Dear Mr. Baseball:
What exactly is or is there any difference between a hit-and-run and a run-and-hit situation?
Dear Thomas Letterman:
Before he goes any further, let Mr. Baseball congratulate you on your brother's highly successful show business career. And let it be known that Mr. Baseball always is available as a guest, even when Charles Grodin is booked.
As for your question, Mr. Baseball put it to Buster Olney, Sun Orioles writer. His explanation:
The hit-and-run is geared more toward the hitter.
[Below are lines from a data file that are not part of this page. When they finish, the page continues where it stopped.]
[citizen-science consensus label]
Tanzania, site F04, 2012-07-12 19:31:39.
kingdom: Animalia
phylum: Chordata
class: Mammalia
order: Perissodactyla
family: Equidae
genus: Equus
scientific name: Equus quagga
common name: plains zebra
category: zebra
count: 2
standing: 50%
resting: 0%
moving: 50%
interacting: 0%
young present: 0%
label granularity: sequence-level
Its intent is to have the runner draw either the second baseman or shortstop toward second, thus opening a hole for the hitter. In this situation, the runner often will glance and try to pick up where the ball is hit.
In the run-and-hit, the focus is on the steal. The hitter may swing, perhaps trying to protect the runner, but the runner often will go with his head down, concentrating on the steal.
Not exactly a stupid baseball trick, but Mr. Baseball is sure you understand.
Dear Mr. Baseball:
Which Orioles player has been ejected the most?
Dear Ron Kropkowski:
Mr. Baseball wandered into the Orioles offices to ask your question. The first time he posed it, a secretary kicked a pile of papers all over his shoes. Then Mr. Baseball asked another person, who proceeded to scream in Mr. Baseball's face. Mr. Baseball asked one more time, and he was ejected from the office. Mr. Baseball went quietly -- though he did toss a few cans of soda on the carpet before departing.
After things calmed down, Mr. Baseball learned that former Orioles manager Earl Weaver was ejected from 98 games for conduct unbecoming. Further research by the Orioles determined that, since 1961, Rick Dempsey was the player tossed the most -- six. And, you know, he looked so calm holding that microphone during the All-Star Game on Tuesday night.
Tied for second were Lee Lacy, Eddie Murray and Gary Roenicke at five each. And, as Vin Scully might say, it's interesting to note that Lacy's total was achieved in just three seasons.